Crawford had offseason wrist surgery, tore a ligament in his throwing elbow, and, perhaps most indicative of the way Crawford’s year has gone, suffered a groin injury that further delayed his return.
And though his night was perhaps overshadowed by the ovation Kevin Youkilis received, Crawford still wound up on the winning side. He worked a five-pitch walk off Leyson Septimo in the eighth, and scored on Adrian Gonzalez’s three-run homer.
“Well, that was it, right?” manager Bobby Valentine said. “He gets a base hit, scores a run, has a real patient, professional at-bat in the eighth inning. Hasn’t seen the lefthander, knows it’s a tie score. You know how much he wants to do something really special, and the walk turned out to be really special.’’
Before the game, Crawford spoke at length about the pressure he felt upon signing a seven-year, $142 million deal and subsequently hitting just .255 with 11 home runs and 56 RBIs in 2011.

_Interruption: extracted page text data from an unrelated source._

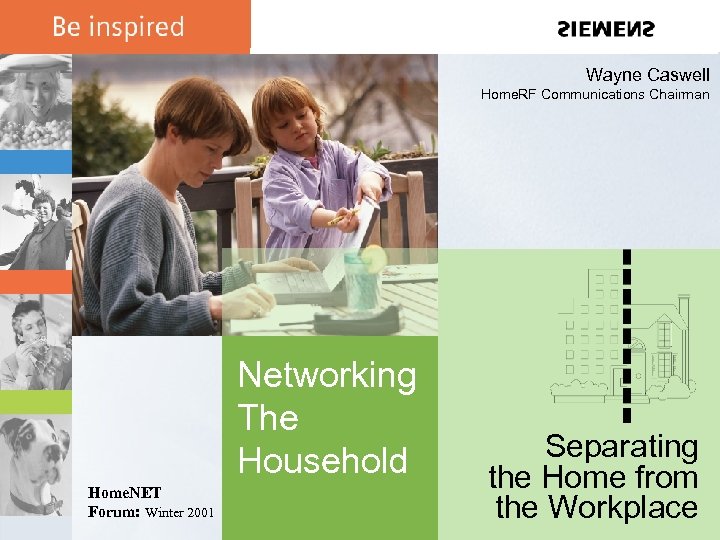 Be inspired

SIEMENS

Wayne Caswell
HomeRF Communications Chairman

Networking The Household

Separating the Home from the Workplace

HomeNET Forum: Winter 2001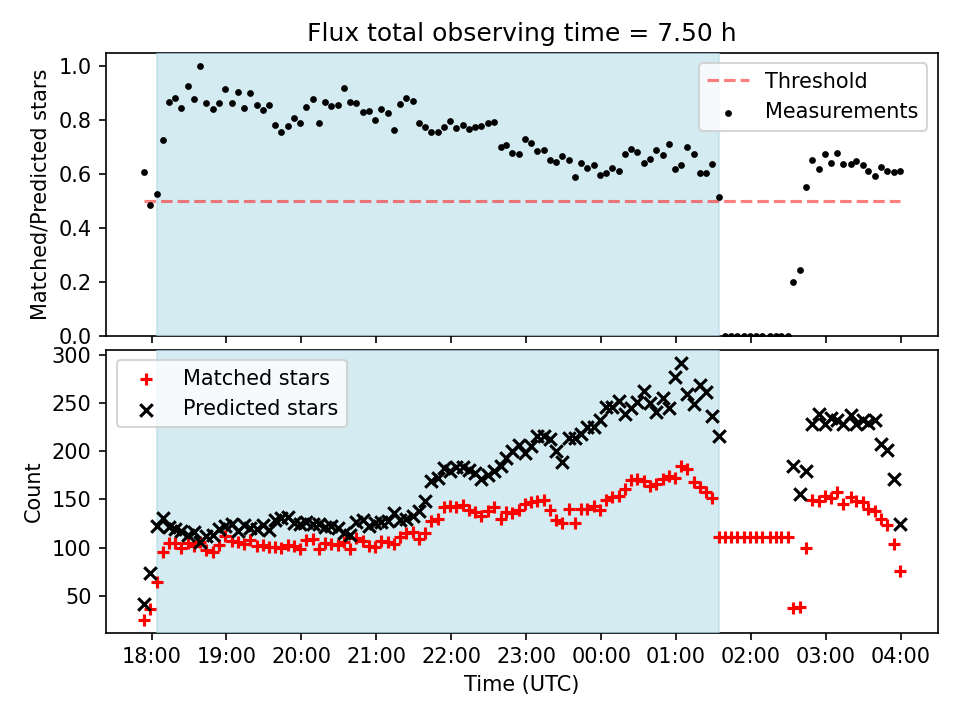 Flux total observing time = 7.50 h

Matched/Predicted stars
1.0
0.8
0.6
0.4
0.2
0.0

Threshold
Measurements

Count
300
250
200
150
100
50

Matched stars
Predicted stars

18:00 19:00 20:00 21:00 22:00 23:00 00:00 01:00 02:00 03:00 04:00
Time (UTC)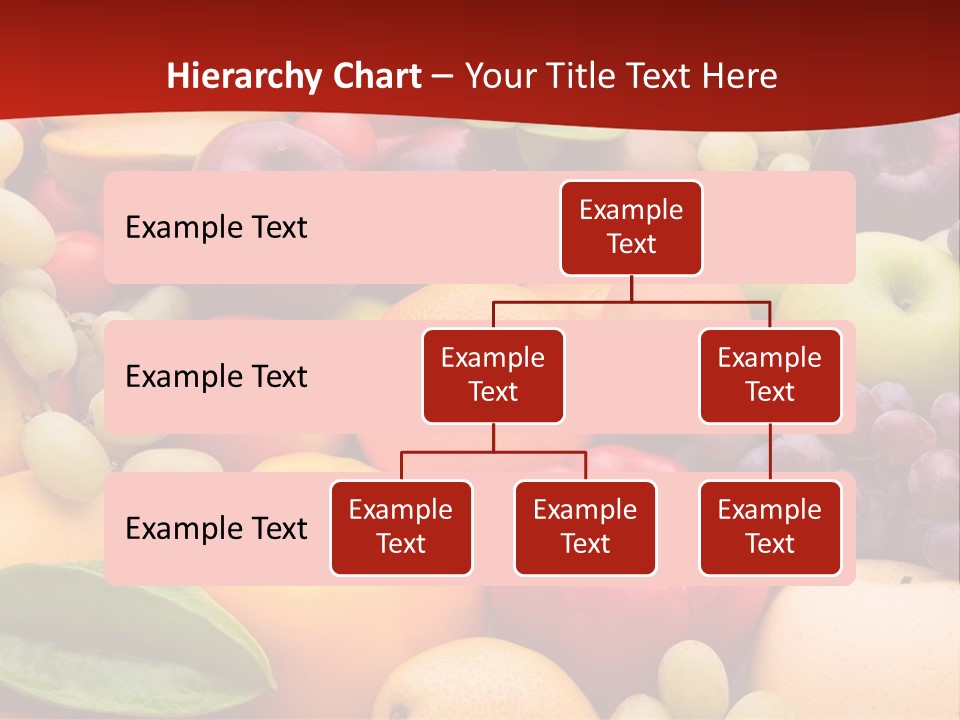 Hierarchy Chart – Your Title Text Here

Example Text

Example Text

Example Text

Example Text

Example Text

Example Text

Example Text

Example Text

Example Text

“Last year, I think I lost a lot of confidence in myself,” Crawford said. “This year, I was able to get that back, not reading so much stuff and watching so much TV where you have so much negative stuff about you being said.
“It’s been really frustrating for me. I’ve had to stay strong mentally, basically. I can take care of the physical part. But mentally, I broke down a little bit. I think I’m in a good place now, understand some things better and having that approach I think will help me out a lot this year.”
The physical worries, however, will still linger, at least in his arm. Hitting the cutoff man will be a priority, but adrenaline and certain game situations, such as a runner tagging from third, might supercede the plan. And Crawford knows full well that any throw from left field could be his last of the season. He has spoken about the likely need to have Tommy John surgery in the offseason, as well.
“I try to keep those thoughts out of my mind,” he said. “I say if something happens with my arm, it happens. But I’m just going to go out there like I always do.”
Valentine said Crawford would be monitored and days off would be prescribed as needed.
“I definitely feel like I’m in a good place,” Crawford said.
He rarely could have said the same about 2011. After inking the lucrative deal out of Tampa, Crawford quickly got dropped in the order by then-manager Terry Francona following a slow start that never really gained momentum. Frustration set in. Then the injuries. And returning took until the second half this season.
“It’s the Red Sox, they’re one of the best teams out there,” Crawford said of his lengthy road back. “Not to say anything bad about the other guys, but [the fans] want to see everybody out there. I understand that. I’m a big part of the puzzle that was supposed to help them win a championship.